Since he deposed Mubarak's successor, Islamist leader Mohamed Morsy in 2013, former army chief and now President Abdel Fattah al-Sisi has been accused by activists of having installed a more repressive regime.

But Sisi, who won more than 90 percent of votes against a socialist opponent in last year's election, enjoys widespread support among Egyptians weary of political and economic turmoil.

"Bread, freedom, social justice and human dignity," were not just slogans but the aims of pro-democracy activists who converged in their millions on Cairo's Tahrir Square in a movement that drove Mubarak from power.

After he stepped down, Mubarak and his former security chiefs were arrested and put on trial over the deaths of protesters during the uprising.

The charges have been dropped, bringing Mubarak closer to release.

Legal experts have said the court decision on Mubarak and his security chiefs was inevitable because the prosecution had failed to compile a case against the ousted strongman.

And days before the fourth anniversary of the 25 January revolt, Mubarak's two sons walked out of prison pending retrial on separate corruption charges.

Elaimy, a lawyer and former MP, said the Mubarak verdict "is a message to us… that no matter how much corruption and oppression the authorities commit, they will always get away without any punishment. And that is very painful."

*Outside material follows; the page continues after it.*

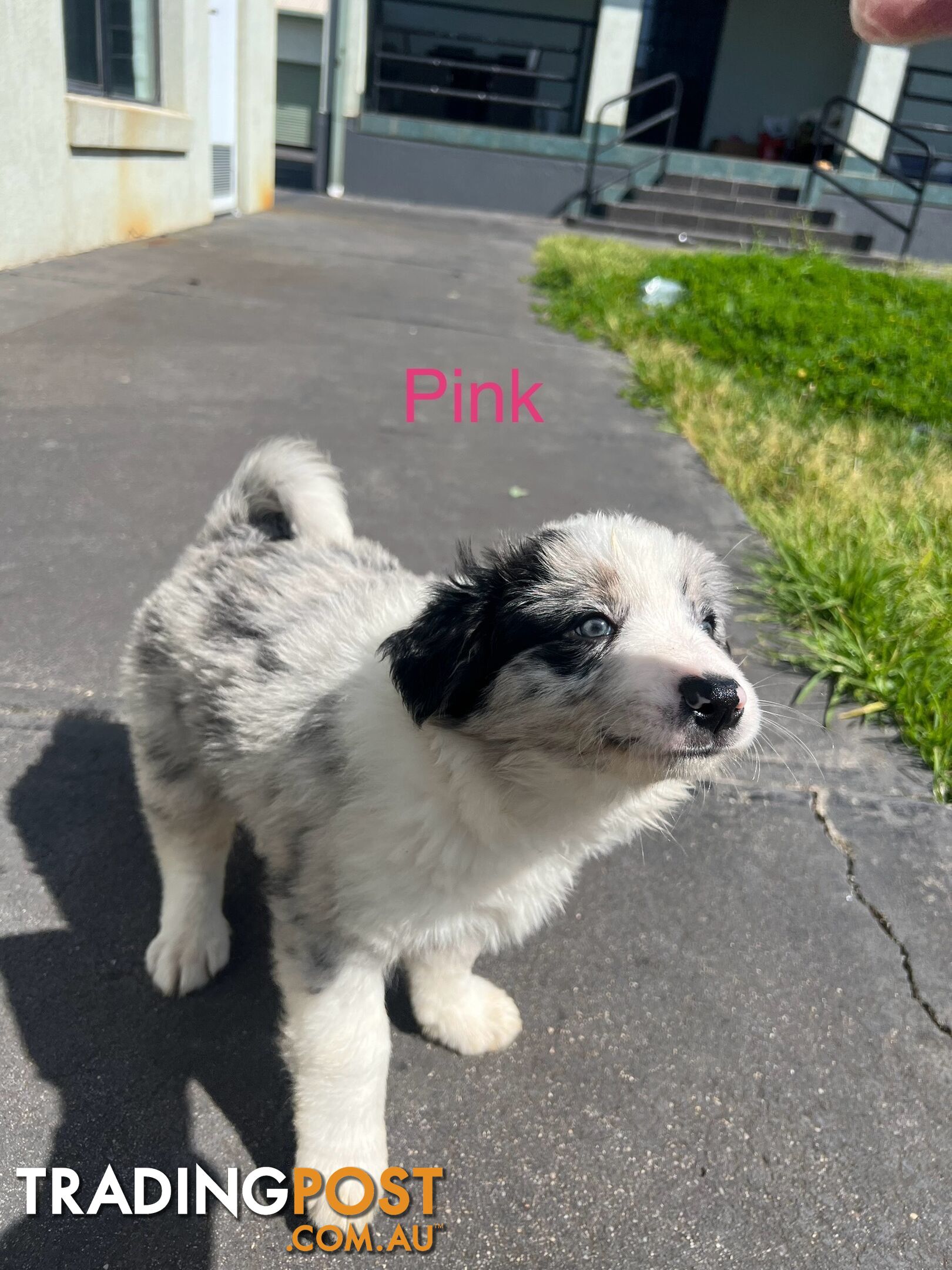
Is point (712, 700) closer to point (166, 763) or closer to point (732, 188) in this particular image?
point (166, 763)

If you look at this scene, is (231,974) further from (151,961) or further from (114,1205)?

Throughout the trial, the prosecution mainly summoned other security chiefs who exonerated Mubarak and his aides.

Meanwhile, dozens of activists who had risen up against the former president are now in prison for holding unauthorised protests.

Settling political scores

"The Egyptian judiciary has shown a double-standard for justice by exonerating state officials from any guilt in committing human rights violations on the one hand; and on the other, by issuing hefty prison terms against those who exercise their civil and political rights," said the International Federation of Human Rights group.

A lower court jailed the Mubaraks last May for embezzling millions of dollars from state funds allocated for renovating presidential palaces.

But an appeals court overturned that verdict and ordered a retrial.

"When we used to meet to plan the 25 January protests in 2011, we were expecting to be hanged if the revolution failed…. Today we are paying the price for our political stances," said Elaimy, who was elected to parliament in the first post-Mubarak polls.

Those jailed include leaders of the revolt like Ahmed Maher and Mohamed Adel — both sentenced to three years. And their April 6 Youth Movement, which spearheaded the uprising, has been banned by court order.

Ahmed Abdel Rabo, professor of political science at Cairo University, said Egypt is experiencing a "settling of political scores with anyone who represented the January 2011 revolution…. What is happening reflects how the state sees the revolution."

The brunt of the government crackdown has targeted Morsy's supporters and members of his Muslim Brotherhood, which posted strong electoral gains following Mubarak's ouster and propelled Morsy to power in 2012.

The crackdown has killed more than 1,400 people, most of them within hours, in clashes as police broke up two pro-Morsy camps in Cairo weeks after the president's ouster on July 3, 2013.

More than 15,000 Morsy backers are also imprisoned, and dozens have been sentenced to death after speedy trials that the United Nations has denounced as "unprecedented in recent history."

On Saturday, a court ordered the retrial of 37 Islamists who had been sentenced to death.

The Muslim Brotherhood itself has been designated a terrorist organisation.

Ammar Motawee, a young Brotherhood member whose sister spent three months in detention, said that "after four years we are now fighting a harder battle against a regime that is more violent, and a public opinion that accepts crushing the opposition."

Sisi consistently defends his regime, and insisted soon after the murder charges against Mubarak were dropped that Egypt was "on a path to establish a modern democratic state based on justice, freedom, equality and renunciation of corruption".

But for Elaimy, "nothing has changed" over the past four years.

Attempts to protest are not only met by rapid police action, but also by shrugs, even hostility, from millions of Egyptians who just want a return to normalcy.